Figure 3.

Sample amplitude-shortening session: FTD paradigm. (A) Before adaptation, saccades to a single target are accurate and have a small scatter (95% confidence ellipses are shown, together with actual saccade end points). (B) After adaptation, the amplitude of saccades to target B are considerably reduced (by 28% in this case); saccades aimed at A and D are only mildly affected. Thin ellipses indicate pre-adaptation end points, whereas thick ellipses indicate post-adaptation end points. Arrows indicate mean shift. (C) Before adaptation, the end points of the first saccade in the FP–A–B sequence are accurate; end points of the second saccade are considerably more scattered (note that the horizontal scatter due to the target jitter has already been compensated for). (D) After adaptation, we observed a large change in the end points of the second saccade, but not the first saccade, in the FP–A–B sequence. (E) Based on the pre-adaptation end points of the second saccades, the motor and goal updating hypotheses make clear predictions about the post-adaptation end points. The motor updating hypothesis (blue ellipse and arrow) predicts that they will shift like the end points of single saccades aimed at B, whereas the goal updating hypothesis (red ellipse and arrow) essentially predicts that they will mimic the changes of single saccades aimed at D. (F) In this session, the post-adaptation second saccade end points (black dots) obviously match the motor prediction (blue ellipse) much better than the goal prediction (red ellipse).
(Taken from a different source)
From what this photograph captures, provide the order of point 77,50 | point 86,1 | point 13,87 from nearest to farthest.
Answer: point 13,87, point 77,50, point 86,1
We tested this statistically by projecting these points onto the axis that connects the centers of the two predictions. We normalize this axis to compute an index (GMUI) such that a value of 0.0 (1.0) corresponds to the center of the goal (motor) prediction. A distribution mean significantly smaller (larger) than 0.5 supports the goal (motor) hypothesis. In this case, the mean is 1.06. Data from subject S1.